With the development of deep learning in recent years, deep neural networks (DNN) (e.g., convolution neural network (CNN) [1], recurrent neural network (RNN) [2], long short-term memory (LSTM) [3] and the capsule network [4]) have been introduced to multi-source images fusion. In the literature, CNN is the most widely used network, and it dramatically improves the representation ability of multi-source images. A variety of novel multi-source image fusion methods have been proposed within the CNN framework. However, the inherent local inductive bias of CNN limits the receptive field of features. As shown in Figure 1b, the feature noise caused by semantic bias is hard to be alleviated, even by increasing CNN layers, where the number of network layers in the backbone is 50. In short, semantic bias is the key bottleneck of multi-source image fusion.

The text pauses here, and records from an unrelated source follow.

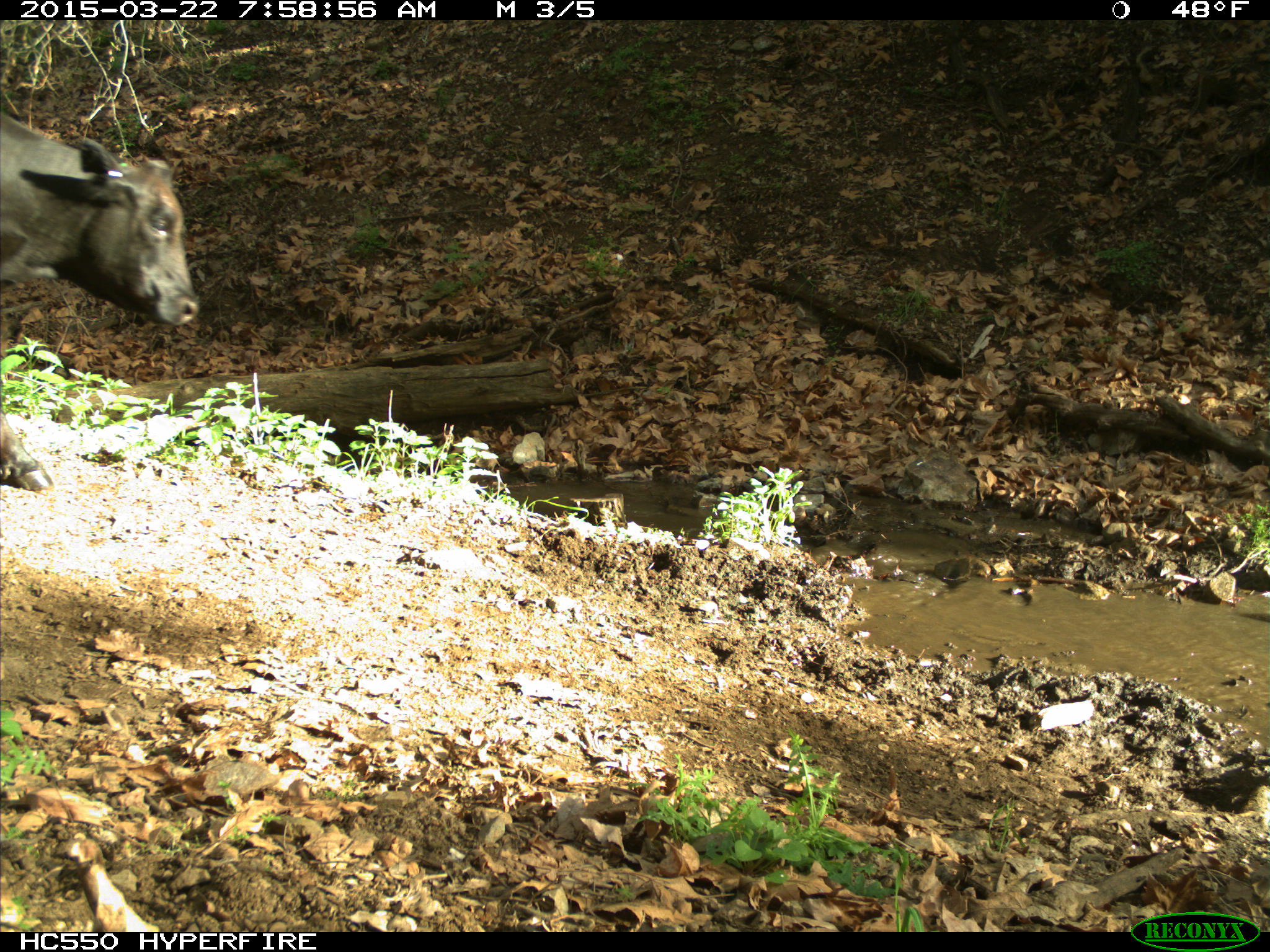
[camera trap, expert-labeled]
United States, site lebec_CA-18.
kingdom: Animalia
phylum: Chordata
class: Mammalia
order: Artiodactyla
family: Bovidae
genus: Bos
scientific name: Bos taurus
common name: domestic cow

To address the above difficulty, a multi-source remote sensing image fusion method with the global receptive field is proposed in this paper, which is named after the MsIFT (multisource image fusion transformer). Since the transformer was introduced into computer vision, promising potentials have been shown in many visual tasks such as recognition [5], detection [6], segmentation [7] and tracking [8]. The reason lies in its ability to capture long-range dependence by the global receptive field. In this context, we construct a non-local feature extraction and feature fusion module based on the transformer. As shown in Figure 1 c,d, self-attention and cross-attention are essential components of the above two modules, respectively. The former is to find the aggregatable features (brighter area) from the local source image for query point, and the latter is to find the aggregatable features (brighter area) from the other source image. In selecting features for aggregation, the object query point tends to find features with the same or globally related semantics, and this mechanism is the key of the MsIFT to overcome the feature semantic bias. As shown in Figure 1d, when the SAR image is fused with the optical image, the SAR image features will be aggregated with the features on the highlighted area in the optical image, rather than simply aggregating the optical image features at the same spatial location. As an example, the feature points of the building location are marked in yellow; the MsIFT fuses the building features in the SAR image with the building area features in the optical image. In a word, the MsIFT can reliably merge features through the globality of transformers even if the semantics of multi-source images are not aligned.

In addition, multiple downstream tasks (e.g., pixel-wise classification (PWC), image-wise classification (IWC) and semantic segmentation (SS)) based on multi-source image fusion are integrated into the MsIFT framework, and multiple downstream tasks share the same fusion network structure. The contributions are as follows:

A multi-source image fusion method with the global receptive field is proposed. The non-locality of the transformer is helpful for overcoming the feature semantic bias caused by semantic misalignment between multi-source images.
Different feature extractor and task predictor networks are proposed and unified for three classification-based downstream tasks, and the MsIFT can be uniformly used for pixel-wise classification, image-wise classification and semantic segmentation.
The proposed MsIFT improved the classification performance based on fusion and achieved state-of-the-art (SOTA) performances on the VAIS dataset [9], SpaceNet 6 dataset [10] and GRSS-DFC-2013 dataset [11].